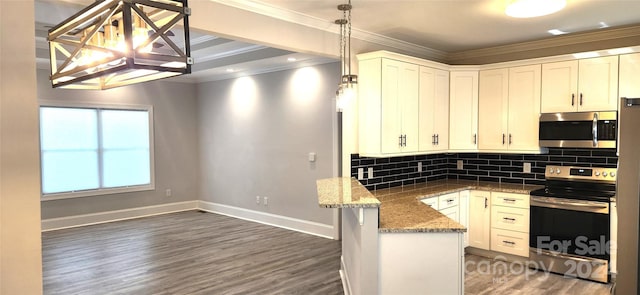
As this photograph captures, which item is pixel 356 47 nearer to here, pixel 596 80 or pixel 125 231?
pixel 596 80

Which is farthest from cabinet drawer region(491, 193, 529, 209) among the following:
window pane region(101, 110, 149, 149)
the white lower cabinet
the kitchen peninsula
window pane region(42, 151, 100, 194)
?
window pane region(42, 151, 100, 194)

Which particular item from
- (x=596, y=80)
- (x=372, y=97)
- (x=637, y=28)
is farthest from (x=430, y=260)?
(x=637, y=28)

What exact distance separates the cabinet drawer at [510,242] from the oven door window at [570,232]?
0.10 m

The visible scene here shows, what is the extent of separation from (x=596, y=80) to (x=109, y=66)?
448 cm

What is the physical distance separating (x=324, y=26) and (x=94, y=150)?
4.81 meters

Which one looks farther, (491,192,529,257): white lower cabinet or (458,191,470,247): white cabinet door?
(458,191,470,247): white cabinet door

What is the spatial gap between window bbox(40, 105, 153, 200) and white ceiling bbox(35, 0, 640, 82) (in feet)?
4.45

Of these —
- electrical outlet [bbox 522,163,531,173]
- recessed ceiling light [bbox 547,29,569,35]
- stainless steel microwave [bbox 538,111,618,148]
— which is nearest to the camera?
stainless steel microwave [bbox 538,111,618,148]

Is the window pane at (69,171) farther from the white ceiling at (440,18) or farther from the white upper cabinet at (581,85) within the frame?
the white upper cabinet at (581,85)

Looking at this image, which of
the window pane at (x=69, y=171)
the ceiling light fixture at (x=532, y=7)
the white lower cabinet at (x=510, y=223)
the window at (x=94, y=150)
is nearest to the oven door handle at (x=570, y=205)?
the white lower cabinet at (x=510, y=223)

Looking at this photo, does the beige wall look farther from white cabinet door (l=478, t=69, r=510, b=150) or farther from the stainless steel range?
white cabinet door (l=478, t=69, r=510, b=150)

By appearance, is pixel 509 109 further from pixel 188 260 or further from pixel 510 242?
pixel 188 260

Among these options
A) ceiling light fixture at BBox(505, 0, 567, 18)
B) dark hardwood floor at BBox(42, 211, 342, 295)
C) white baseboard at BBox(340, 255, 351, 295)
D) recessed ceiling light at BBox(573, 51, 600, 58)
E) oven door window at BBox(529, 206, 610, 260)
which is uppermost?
ceiling light fixture at BBox(505, 0, 567, 18)

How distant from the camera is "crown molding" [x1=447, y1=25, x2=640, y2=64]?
4.37m
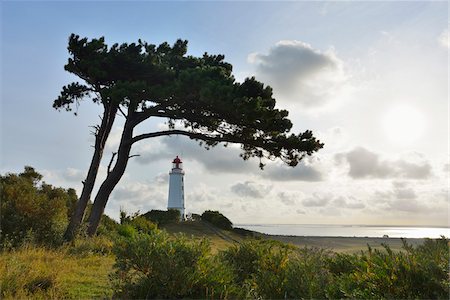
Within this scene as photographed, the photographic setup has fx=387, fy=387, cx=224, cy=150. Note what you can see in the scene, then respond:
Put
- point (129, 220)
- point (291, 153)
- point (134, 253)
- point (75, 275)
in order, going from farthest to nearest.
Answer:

■ Exercise goal: Can you format every non-blank line of the material above as a Markdown table with the columns "Row" and "Text", numbering the rows in order and leaving out the pictures?

■ Complete answer:
| Row | Text |
|---|---|
| 1 | As this photograph captures, which item is pixel 356 47 nearer to here, pixel 596 80 or pixel 125 231? |
| 2 | pixel 596 80 |
| 3 | Which is farthest from cabinet drawer region(491, 193, 529, 209) among the following: |
| 4 | window pane region(101, 110, 149, 149) |
| 5 | the white lower cabinet |
| 6 | the kitchen peninsula |
| 7 | window pane region(42, 151, 100, 194) |
| 8 | ? |
| 9 | window pane region(42, 151, 100, 194) |
| 10 | Which particular item from |
| 11 | - (x=596, y=80) |
| 12 | - (x=372, y=97) |
| 13 | - (x=637, y=28) |
| 14 | is farthest from (x=430, y=260)? |
| 15 | (x=637, y=28) |
| 16 | What exact distance separates the cabinet drawer at [510,242] from the oven door window at [570,232]? |
| 17 | 0.10 m |
| 18 | The visible scene here shows, what is the extent of separation from (x=596, y=80) to (x=109, y=66)? |
| 19 | 448 cm |
| 20 | What is the physical distance separating (x=324, y=26) and (x=94, y=150)? |
| 21 | 4.81 meters |
| 22 | Which one looks farther, (491,192,529,257): white lower cabinet or (458,191,470,247): white cabinet door? |
| 23 | (458,191,470,247): white cabinet door |
| 24 | What is the spatial gap between window bbox(40, 105, 153, 200) and white ceiling bbox(35, 0, 640, 82) (in feet)? |
| 25 | 4.45 |
| 26 | Of these — |
| 27 | - electrical outlet [bbox 522,163,531,173] |
| 28 | - recessed ceiling light [bbox 547,29,569,35] |
| 29 | - stainless steel microwave [bbox 538,111,618,148] |
| 30 | — which is nearest to the camera? |
| 31 | stainless steel microwave [bbox 538,111,618,148] |
| 32 | Is the window pane at (69,171) farther from the white ceiling at (440,18) or farther from the white upper cabinet at (581,85) within the frame? |
| 33 | the white upper cabinet at (581,85) |
| 34 | Looking at this image, which of |
| 35 | the window pane at (x=69, y=171) |
| 36 | the ceiling light fixture at (x=532, y=7) |
| 37 | the white lower cabinet at (x=510, y=223) |
| 38 | the window at (x=94, y=150) |
| 39 | is nearest to the oven door handle at (x=570, y=205)? |
| 40 | the white lower cabinet at (x=510, y=223) |
| 41 | Looking at this photo, does the beige wall look farther from white cabinet door (l=478, t=69, r=510, b=150) or farther from the stainless steel range? |
| 42 | white cabinet door (l=478, t=69, r=510, b=150) |
| 43 | By appearance, is pixel 509 109 further from pixel 188 260 or further from pixel 510 242? |
| 44 | pixel 188 260 |
| 45 | Among these options |
| 46 | A) ceiling light fixture at BBox(505, 0, 567, 18) |
| 47 | B) dark hardwood floor at BBox(42, 211, 342, 295) |
| 48 | C) white baseboard at BBox(340, 255, 351, 295) |
| 49 | D) recessed ceiling light at BBox(573, 51, 600, 58) |
| 50 | E) oven door window at BBox(529, 206, 610, 260) |
| 51 | which is uppermost? |
| 52 | ceiling light fixture at BBox(505, 0, 567, 18) |
| 53 | How distant from the camera is "crown molding" [x1=447, y1=25, x2=640, y2=64]? |
| 54 | 4.37m |
| 55 | Within this scene as photographed, the photographic setup has fx=387, fy=387, cx=224, cy=150. Note what you can see in the scene, then respond: |
| 56 | Put |
| 57 | - point (129, 220) |
| 58 | - point (291, 153) |
| 59 | - point (134, 253) |
| 60 | - point (75, 275) |
| 61 | in order, going from farthest to nearest. |
| 62 | Answer: |